Extract -
____

Classes: Each student will have one class a week, which will be timetabled towards the end of Week 2.
The classes will begin in Week 3 with Exercise Set 2.
Extra Examples Sessions: These are extra classes designed to reinforce the material covered in the lectures and are entirely optional. There will be no new material presented in these classes. The classes will be held each week:
Thursdays 11.00 - 12.00 in the Old Theatre.
Study Pack
A Study Pack which includes Lecture Notes for the year, all Exercise Sets, the instructions for the Exercise 4 class in Week 5, and past exam papers with solutions will be available at the start of term.
This is a hard copy of some material which will be available on the course Moodle page| on a weekly basis.
The lectures will broadly follow the lecture notes. They will enable you to listen to lectures without having to take down every word; but you will still need to take some notes.
You will be able to purchase the study pack at 13.45 on Tuesday 6th October in the lobby of the Peacock Theatre (just before your first MA100 lecture). The cost, to cover printing, is £4.00 (this is significantly less than printing all the material out from the web). Please have the correct change!

____

Rows -
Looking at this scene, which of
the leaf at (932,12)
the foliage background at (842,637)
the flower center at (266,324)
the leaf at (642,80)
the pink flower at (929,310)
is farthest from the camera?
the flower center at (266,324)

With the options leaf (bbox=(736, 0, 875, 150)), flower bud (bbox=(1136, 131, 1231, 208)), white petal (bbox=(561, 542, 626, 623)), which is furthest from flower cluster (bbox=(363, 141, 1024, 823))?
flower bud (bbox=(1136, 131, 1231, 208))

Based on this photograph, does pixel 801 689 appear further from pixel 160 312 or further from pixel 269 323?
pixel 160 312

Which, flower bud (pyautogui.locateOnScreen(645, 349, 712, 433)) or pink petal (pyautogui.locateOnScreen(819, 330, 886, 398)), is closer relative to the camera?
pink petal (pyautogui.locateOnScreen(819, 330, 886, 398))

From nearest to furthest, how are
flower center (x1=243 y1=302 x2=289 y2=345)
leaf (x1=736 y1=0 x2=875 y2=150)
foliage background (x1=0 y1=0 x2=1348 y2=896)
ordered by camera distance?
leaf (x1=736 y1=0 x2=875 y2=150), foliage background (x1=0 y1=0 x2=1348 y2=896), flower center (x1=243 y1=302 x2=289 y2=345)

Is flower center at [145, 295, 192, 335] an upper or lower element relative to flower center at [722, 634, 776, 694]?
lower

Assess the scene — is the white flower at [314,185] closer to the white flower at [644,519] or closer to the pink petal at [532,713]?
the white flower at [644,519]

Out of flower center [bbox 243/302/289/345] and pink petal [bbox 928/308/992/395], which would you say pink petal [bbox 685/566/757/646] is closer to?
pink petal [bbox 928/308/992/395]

____

What you will do -
1 > Return the part of the course notice from "Classes: Each student" up to and including "start of term.", copied word for word.
2 > According to the course notice, when and where can the Study Pack be purchased?

Complete answers -
1 >
Classes: Each student will have one class a week, which will be timetabled towards the end of Week 2.
The classes will begin in Week 3 with Exercise Set 2.
Extra Examples Sessions: These are extra classes designed to reinforce the material covered in the lectures and are entirely optional. There will be no new material presented in these classes. The classes will be held each week:
Thursdays 11.00 - 12.00 in the Old Theatre.
Study Pack
A Study Pack which includes Lecture Notes for the year, all Exercise Sets, the instructions for the Exercise 4 class in Week 5, and past exam papers with solutions will be available at the start of term.

2 > At 13.45 on Tuesday 6th October in the lobby of the Peacock Theatre.